From the perspective of alignment, some challenging aspects of the budget become more manageable:

  • The budget is simply a plan, and shouldn’t be a straitjacket on future opportunity. The extent to which the plan continues to make sense will evolve as better information becomes available, risks are better appreciated and unforeseen opportunities are considered. 

  • Adherence to the budget is only as wise as the continued accuracy of the assumptions and expectations that informed it. Of course spending should be reconsidered if income is substantially lower OR higher than anticipated. Staying the course doesn’t really make sense if you’re heading into a hurricane OR if you see a preferable destination sharp to port. 

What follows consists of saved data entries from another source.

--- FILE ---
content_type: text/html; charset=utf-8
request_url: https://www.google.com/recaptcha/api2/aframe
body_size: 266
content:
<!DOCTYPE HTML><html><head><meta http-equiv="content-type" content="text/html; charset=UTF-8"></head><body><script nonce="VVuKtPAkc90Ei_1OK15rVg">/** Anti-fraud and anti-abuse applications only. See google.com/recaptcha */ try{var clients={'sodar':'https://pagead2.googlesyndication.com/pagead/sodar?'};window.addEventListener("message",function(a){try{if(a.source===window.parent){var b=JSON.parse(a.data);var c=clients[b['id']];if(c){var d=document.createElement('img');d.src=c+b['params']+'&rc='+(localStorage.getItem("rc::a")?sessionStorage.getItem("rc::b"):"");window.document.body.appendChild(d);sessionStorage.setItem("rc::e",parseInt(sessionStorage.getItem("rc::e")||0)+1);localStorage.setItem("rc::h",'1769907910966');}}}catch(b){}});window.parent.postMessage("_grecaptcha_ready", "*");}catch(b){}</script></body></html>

  • Rather than being treated as objects of power struggle or territoriality, Board authorization of unbudgeted expenses can be viewed as opportunities to strengthen alignment.

Plans are incredibly valuable, but they have their limits. Passage of the budget does not foretell an organization’s financial status fifteen or more months down the road. Rather it sets the organization on a specific path. But to make sound financial choices on an ongoing basis, the organization will need additional financial tools. Tune in next month.  .  .

* The issues discussed in this article will be less applicable to larger organizations that tend to have more stable income streams and relatively modest changes in expenses from year to year.  Nonprofits with multi-level budget responsibilities are also likely to enforce greater conformity with the budget to provide clarity to more junior decision makers.